Patients given opioid-free forms of anesthesia spent less time in the hospital following pancreatic resection and reported lower pain scores in a retrospective study of 77 patients.
Although opioids have long been a mainstay of pain control after pancreatic surgery, this approach is known to result in excess consumption of prescription painkillers, potential narcotic dependence, respiratory depression, nausea, vomiting, delayed gastric emptying and postoperative ileus, wrote Pierre Lafère, MD, of the Université Libre de Bruxelles, Brussels, Belgium, and colleagues in BMC Anesthesiology. For this reason, there is interest among clinicians in seeking to reduce patients’ exposure throughout the surgical experience.
For these reasons, the authors looked into the feasibility of opioid-free anesthesia (OFA) for pancreatic resection. In their article, Lafère and co-authors described comparative postsurgical pain outcomes for 77 consecutive patients who had undergone pancreatectomy at a single center.
In 35 patients on an opioid-free regimen during surgery, the median pain score reported at 48 hours was 0 on a numerical rating scale (NRS) of 1-10, with scores ranging from 0-2. In 42 patients given opioid-based anesthesia, the median pain score at 48 hours was 3 on the same NRS, with scores ranging from 2-4.

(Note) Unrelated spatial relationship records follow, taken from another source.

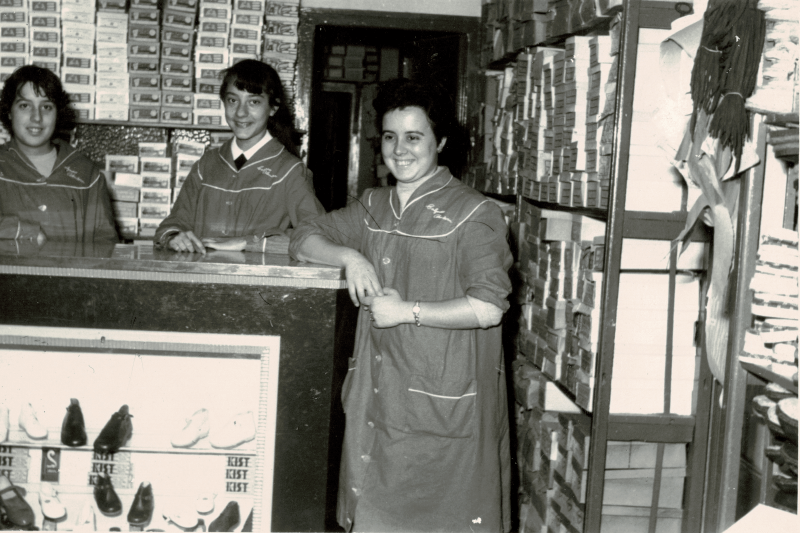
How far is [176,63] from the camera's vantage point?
4.61m

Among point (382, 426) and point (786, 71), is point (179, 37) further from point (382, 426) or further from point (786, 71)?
point (786, 71)

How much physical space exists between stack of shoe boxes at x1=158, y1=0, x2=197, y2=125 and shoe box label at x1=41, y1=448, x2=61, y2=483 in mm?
2639

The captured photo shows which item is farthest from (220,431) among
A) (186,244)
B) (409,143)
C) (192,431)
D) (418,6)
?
(418,6)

In another beneficial outcome, the median length of stay was reduced by 4 days for the opioid-free group, who stayed 10 days compared with 14 days for the group given the opioid-based anesthesia.
In an email exchange, Lafère told Medscape that he hopes other researchers will conduct larger studies to see how well pain might be treated for surgical patients without opioids. “We are in need of good quality evidence to determine the best approach,” Lafère said.
For the opioid-free anesthesia patients in this study, the standardized IV induction included propofol (1.5 to 3 mg/kg), lidocaine (1.5 mg/kg bolus with a maximum of 100 mg) and rocuronium before tracheal intubation (0.6 to 1.2 mg/kg). In the group given the opioid-based approach, a target-controlled infusion (TCI) of remifentanil (3 to 5 ng/ml) was used. In the opioid-free group, patients received IV esketamine (0.25 mg/kg bolus) along with a continuous infusion of dexmedetomidine (0.5 μg/kg/h) started 10 minutes before induction.
“Consistent with other published reports, we found that introduction of an OFA protocol for pancreatic resection resulted in a 60% reduction in opioids requirement and NRS scores,” the authors write.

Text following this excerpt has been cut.